Saturday, July 16, 2011
Emotional Abuse within a Missionary Companionship, Part 1
I thought about saving this story until later since this is still a new blog, and we are still establishing the direction the blog is going to go. However, I feel that this is a story that needs to be told, and for some reason I feel motivated to tell it now. In this first post, I will explain my relationship with my missionary trainer and my emotional response to that relationship. I also want to comment on the ways in which the missionary culture impacted this relationship. In the second post, I am going to discuss how this experience impacted me later in life.

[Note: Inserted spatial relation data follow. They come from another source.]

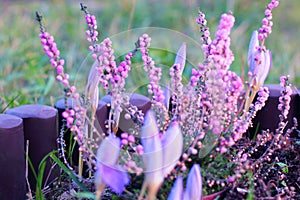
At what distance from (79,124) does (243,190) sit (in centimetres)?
42

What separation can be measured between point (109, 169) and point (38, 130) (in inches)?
A: 19.5

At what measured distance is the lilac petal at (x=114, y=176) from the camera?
1062mm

I left for a mission in the middle of my junior year at BYU. I had always really wanted to serve a mission, so was genuinely looking forward to the experience. Overall, I had a positive experience in the MTC. However, because of various circumstances I ended up changing districts and companionships after about a week there. Additionally, I was supposed to finish part of my MTC experience in Provo and part of it in another country, but due to the lack of other sister missionaries at the other MTC, I ended up spending the whole time in Provo. When I left, I was assigned to a travel group, which consisted of me and one elder who I had never met and who was a native Spanish-speaker. Most missionaries start their mission with a cohort of others who they had got to know in the MTC. However, on my first day, I ended up in the mission home with about fifteen elders whom I had never met before. I believe that the transfer meeting was the next day. All the missionaries who were being transferred met in a chapel close to the mission home. One of the most exciting parts of these meeting was the time when the new missionaries were assigned to their trainers. As each new missionary and trainer were announced, they would stand up and meet each other in the chapel and then sit down together. I was assigned to a short Latin-American sister with long curly hair. She was a native Spanish-speaker (which wasn’t rare in our mission), but she grew up within our mission area (which was rare).

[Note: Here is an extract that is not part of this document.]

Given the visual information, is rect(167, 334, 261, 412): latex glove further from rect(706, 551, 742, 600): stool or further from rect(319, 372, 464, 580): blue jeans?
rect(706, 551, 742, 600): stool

I don’t remember much about those first couple of days together. I do remember that the first time we entered the apartment and she was showing me around, she pointed out the air conditioning in the bedroom and told me that I should never touch it. I said something like, “Oh, ok” and didn’t think much of it. The first couple of weeks together didn’t go very well. She had a tendency to criticize almost everything I did. She didn’t like the way I opened the car door and told me to open it softer so I wouldn’t break it. She didn’t like the way that I brushed the car mats when we cleaned the car because she said that I needed to do it harder in order for them to really get clean. She treated me like I was completely incompetent and that she had to direct or correct my every move. Since we were together 24/7, this criticism went on all day, every day. It was obvious that she struggled with being patient while I tried to figure out the language and what I was supposed to be doing as a missionary.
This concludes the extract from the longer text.